The first use of posse comitatus after the Compromise of 1877 was the deployment of troops on behalf of black students in Little Rock, Arkansas, in 1957. Adams maintains that a close examination of Section 15 of the Army Appropriations Act reveals that it allowed for the “use of the army as domestic law enforcement,” most notably in the field of civil rights. He contends that despite congressional limitations on posse comitatus, the president had and has the authority to protect the civil rights of the nation’s citizens through military intervention. By using posse comitatus during the civil rights movement, the federal government sought to fulfill the promise of democracy in places that had a long history of circumventing equality and justice for African Americans.
Mitchell Snay examines race and class in his piece on the White Leagues of Louisiana during the postwar years. The Leagues, which started in 1874, aimed their venom at Republicans and African Americans of the Bayou state. The Civil War and Reconstruction were the catalysts for the expansion of democratic rights for African Americans in Louisiana. In an effort to halt this change and deprive African Americans of their citizenship rights, the White Leaguers carried out a campaign of violence and intimidation against them. This repression of black Louisianans did not subside with the collapse of Reconstruction in 1877. Snay sees the wave of violence perpetrated against African Americans partially as a continuation of the activities of the Ku Klux Klan, but he also points out the tension between rural Leaguers and their brethren in the city of New Orleans. Class differences among white Louisianans manifested themselves in the formation of political and agrarian organizations before the turn of the century. The entrenchment of racism in Louisiana signaled difficult days ahead for African Americans of that state as they continued their push for equal civil and political rights. According to Snay, “the racism so deeply embodied in the White Leagues survived into the agrarian crusades of the late nineteenth century.”
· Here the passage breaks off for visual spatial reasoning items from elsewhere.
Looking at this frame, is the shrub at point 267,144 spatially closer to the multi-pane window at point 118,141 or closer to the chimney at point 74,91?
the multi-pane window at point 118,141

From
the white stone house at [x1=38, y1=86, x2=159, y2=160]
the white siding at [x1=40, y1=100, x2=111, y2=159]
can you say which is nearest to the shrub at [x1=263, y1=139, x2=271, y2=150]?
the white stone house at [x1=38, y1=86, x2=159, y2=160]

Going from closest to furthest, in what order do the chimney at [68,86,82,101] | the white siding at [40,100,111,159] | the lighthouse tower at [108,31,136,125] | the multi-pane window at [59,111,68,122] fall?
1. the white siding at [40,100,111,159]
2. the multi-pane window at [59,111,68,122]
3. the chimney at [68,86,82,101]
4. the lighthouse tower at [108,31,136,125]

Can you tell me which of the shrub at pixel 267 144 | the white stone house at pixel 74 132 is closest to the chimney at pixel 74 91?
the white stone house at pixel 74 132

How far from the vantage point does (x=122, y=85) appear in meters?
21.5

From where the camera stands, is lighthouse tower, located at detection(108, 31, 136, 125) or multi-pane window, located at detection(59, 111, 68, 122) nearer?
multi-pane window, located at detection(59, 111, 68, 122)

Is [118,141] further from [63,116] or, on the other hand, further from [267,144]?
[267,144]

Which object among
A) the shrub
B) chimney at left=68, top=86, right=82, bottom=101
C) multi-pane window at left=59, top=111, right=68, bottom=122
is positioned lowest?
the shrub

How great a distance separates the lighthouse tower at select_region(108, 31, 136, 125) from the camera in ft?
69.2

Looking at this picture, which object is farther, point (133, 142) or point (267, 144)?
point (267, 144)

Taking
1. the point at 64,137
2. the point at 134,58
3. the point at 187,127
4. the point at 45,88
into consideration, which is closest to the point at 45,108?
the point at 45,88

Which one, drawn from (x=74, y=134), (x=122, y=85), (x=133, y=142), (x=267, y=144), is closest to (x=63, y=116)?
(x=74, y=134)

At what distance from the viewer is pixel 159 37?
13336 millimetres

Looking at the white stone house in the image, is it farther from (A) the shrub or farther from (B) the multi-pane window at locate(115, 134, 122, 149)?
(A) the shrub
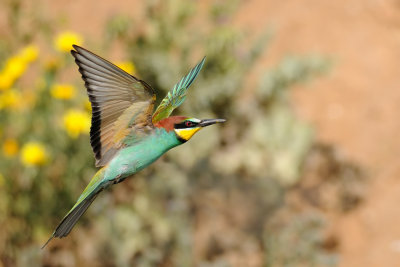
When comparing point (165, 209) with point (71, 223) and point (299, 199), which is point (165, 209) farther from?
point (71, 223)

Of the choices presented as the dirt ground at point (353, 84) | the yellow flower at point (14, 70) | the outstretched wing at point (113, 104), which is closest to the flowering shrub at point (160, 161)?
the yellow flower at point (14, 70)

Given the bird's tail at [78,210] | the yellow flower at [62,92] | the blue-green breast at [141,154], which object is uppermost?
the blue-green breast at [141,154]

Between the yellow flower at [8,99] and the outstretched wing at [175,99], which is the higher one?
the outstretched wing at [175,99]

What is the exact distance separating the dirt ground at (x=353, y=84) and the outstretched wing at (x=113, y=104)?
78.3 inches

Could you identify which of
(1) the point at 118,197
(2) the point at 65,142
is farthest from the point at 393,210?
(2) the point at 65,142

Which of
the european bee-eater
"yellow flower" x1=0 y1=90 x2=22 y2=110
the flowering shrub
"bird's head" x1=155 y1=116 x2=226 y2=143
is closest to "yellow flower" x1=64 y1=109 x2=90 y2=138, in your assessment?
the flowering shrub

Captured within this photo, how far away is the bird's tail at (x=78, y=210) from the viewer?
3.07 feet

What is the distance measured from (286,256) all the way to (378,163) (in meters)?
0.89

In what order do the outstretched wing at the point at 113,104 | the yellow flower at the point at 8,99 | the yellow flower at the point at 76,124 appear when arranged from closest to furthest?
the outstretched wing at the point at 113,104, the yellow flower at the point at 76,124, the yellow flower at the point at 8,99

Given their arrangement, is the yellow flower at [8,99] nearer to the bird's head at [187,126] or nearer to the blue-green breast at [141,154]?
the blue-green breast at [141,154]

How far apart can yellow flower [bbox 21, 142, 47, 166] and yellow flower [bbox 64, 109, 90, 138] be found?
0.14m

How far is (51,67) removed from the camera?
2.49m

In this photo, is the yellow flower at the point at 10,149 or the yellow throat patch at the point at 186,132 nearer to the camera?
the yellow throat patch at the point at 186,132

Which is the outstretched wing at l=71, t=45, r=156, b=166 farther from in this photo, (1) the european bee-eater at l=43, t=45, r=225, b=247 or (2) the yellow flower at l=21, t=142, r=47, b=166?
(2) the yellow flower at l=21, t=142, r=47, b=166
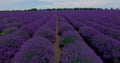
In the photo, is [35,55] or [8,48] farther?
[8,48]

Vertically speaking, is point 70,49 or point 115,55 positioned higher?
point 70,49

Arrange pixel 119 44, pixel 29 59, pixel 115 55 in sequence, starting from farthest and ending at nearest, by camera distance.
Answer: pixel 119 44 → pixel 115 55 → pixel 29 59

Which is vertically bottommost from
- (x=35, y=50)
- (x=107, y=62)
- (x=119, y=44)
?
(x=107, y=62)

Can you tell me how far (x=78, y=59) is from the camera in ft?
14.7

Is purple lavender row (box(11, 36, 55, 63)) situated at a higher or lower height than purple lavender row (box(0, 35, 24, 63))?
higher

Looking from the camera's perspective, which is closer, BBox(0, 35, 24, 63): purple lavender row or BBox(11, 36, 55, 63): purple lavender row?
BBox(11, 36, 55, 63): purple lavender row

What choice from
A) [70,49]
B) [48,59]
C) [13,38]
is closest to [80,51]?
[70,49]

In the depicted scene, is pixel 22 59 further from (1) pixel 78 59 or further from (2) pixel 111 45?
(2) pixel 111 45

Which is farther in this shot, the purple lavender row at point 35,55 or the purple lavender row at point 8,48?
the purple lavender row at point 8,48

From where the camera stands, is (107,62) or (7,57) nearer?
(7,57)

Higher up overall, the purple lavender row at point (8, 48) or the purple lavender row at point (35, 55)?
the purple lavender row at point (35, 55)

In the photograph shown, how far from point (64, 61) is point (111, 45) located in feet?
7.12

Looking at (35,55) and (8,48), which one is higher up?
(35,55)

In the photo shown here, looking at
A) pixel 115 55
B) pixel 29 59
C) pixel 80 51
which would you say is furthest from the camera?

The origin of democracy in the United States can be traced to the revolutionary era of the 1770s. Under the banner of “life, liberty, and the pursuit of happiness,” the young nation struggled to affirm the freedom of its citizens. More than eighty years later, the Civil War severely tested America’s democratic institutions and its constitutional system of government. The triumph of the Union confirmed that the nation was indivisible and that it would remain an organic whole. According to the historian Benjamin Quarles, the Civil War successfully enlarged “the compass of American democracy.” Therefore, our democracy must be defended and protected for the benefit of all Americans and for future generations.